La lettre, signée par Emmanuel Ngoy Mulunda, frère du pasteur, et son épouse Shimba Ndala Mulunda, souligne que l'ex‑président de la Commission électorale nationale indépendante (CENI) est maintenu « au secret » depuis plus de dix‑huit mois. Les auteurs de la missive insistent sur le caractère opaque de la détention, évoquant un manque de transparence qui, selon eux, porte atteinte aux garanties juridiques auxquelles tout citoyen devrait prétendre.
Le document précise également le parcours du détenu avant son arrivée en République démocratique du Congo. Selon les informations fournies, il aurait été transféré de Lusaka, la capitale zambienne, à Kinshasa le 18 décembre 2024. Ce déplacement aurait été orchestré par des éléments de la Maison militaire, sans que les raisons de cette opération ne soient détaillées dans la lettre.
Depuis son transfert, le détenu serait placé dans les installations de la Direction de l'Enquête Militaire et d'Analyse des Procédures (DEMIAP) à Kinshasa. La famille indique qu'aucune information supplémentaire n'a été communiquée quant aux conditions de sa détention, à son accès à un conseil juridique ou à la possibilité de contacter ses proches.

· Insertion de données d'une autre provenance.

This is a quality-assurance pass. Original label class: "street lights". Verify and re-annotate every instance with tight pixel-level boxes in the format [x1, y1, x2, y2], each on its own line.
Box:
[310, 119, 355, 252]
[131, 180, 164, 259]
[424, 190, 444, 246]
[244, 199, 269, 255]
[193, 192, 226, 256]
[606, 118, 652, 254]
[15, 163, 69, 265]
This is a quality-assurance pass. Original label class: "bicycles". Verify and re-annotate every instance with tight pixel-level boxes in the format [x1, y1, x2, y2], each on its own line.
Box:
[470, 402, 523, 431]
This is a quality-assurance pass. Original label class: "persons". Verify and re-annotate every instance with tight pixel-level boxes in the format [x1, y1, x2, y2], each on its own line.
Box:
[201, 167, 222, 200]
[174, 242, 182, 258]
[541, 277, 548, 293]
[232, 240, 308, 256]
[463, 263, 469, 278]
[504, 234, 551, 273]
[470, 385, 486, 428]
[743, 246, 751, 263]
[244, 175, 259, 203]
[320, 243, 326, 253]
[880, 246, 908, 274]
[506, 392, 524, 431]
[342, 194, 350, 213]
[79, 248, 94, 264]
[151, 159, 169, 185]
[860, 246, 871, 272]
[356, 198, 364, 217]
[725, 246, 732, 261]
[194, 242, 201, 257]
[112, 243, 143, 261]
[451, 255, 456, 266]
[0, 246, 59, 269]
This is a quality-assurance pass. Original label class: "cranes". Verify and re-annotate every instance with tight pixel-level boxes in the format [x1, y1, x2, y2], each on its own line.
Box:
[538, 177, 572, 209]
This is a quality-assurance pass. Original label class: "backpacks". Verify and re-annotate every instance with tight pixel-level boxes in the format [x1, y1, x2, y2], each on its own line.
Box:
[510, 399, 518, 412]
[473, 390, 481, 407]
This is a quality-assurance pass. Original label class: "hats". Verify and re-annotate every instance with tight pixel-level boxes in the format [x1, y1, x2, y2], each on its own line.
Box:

En sollicitant le ministre de la Justice, la famille espère obtenir une révision de la situation et, le cas échéant, la libération du détenu. La correspondance met en avant le besoin urgent d'une réponse officielle qui respecterait les normes légales et les droits humains, rappelant que la détention prolongée dans le secret constitue une violation des principes de transparence et de justice.
Cette démarche s'inscrit dans un contexte où les organisations de défense des droits humains et les observateurs internationaux surveillent de près les pratiques de détention dans la région. Bien que le texte de la lettre ne mentionne pas d'intervention d'organisations tierces, il reflète la préoccupation d'une famille qui estime que le processus judiciaire n'a pas été respecté.
Le ministre de la Justice n'a pas encore publié de réponse officielle à la requête de la famille Ngoy Mulunda. La situation demeure donc en suspens, avec un appel pressant à la clarté et au respect du droit à un procès équitable pour le détenu concerné.
En attendant une éventuelle décision, la famille continue d'exposer publiquement les faits, rappelant que la transparence et le respect de la législation sont essentiels pour garantir la confiance des citoyens dans les institutions judiciaires.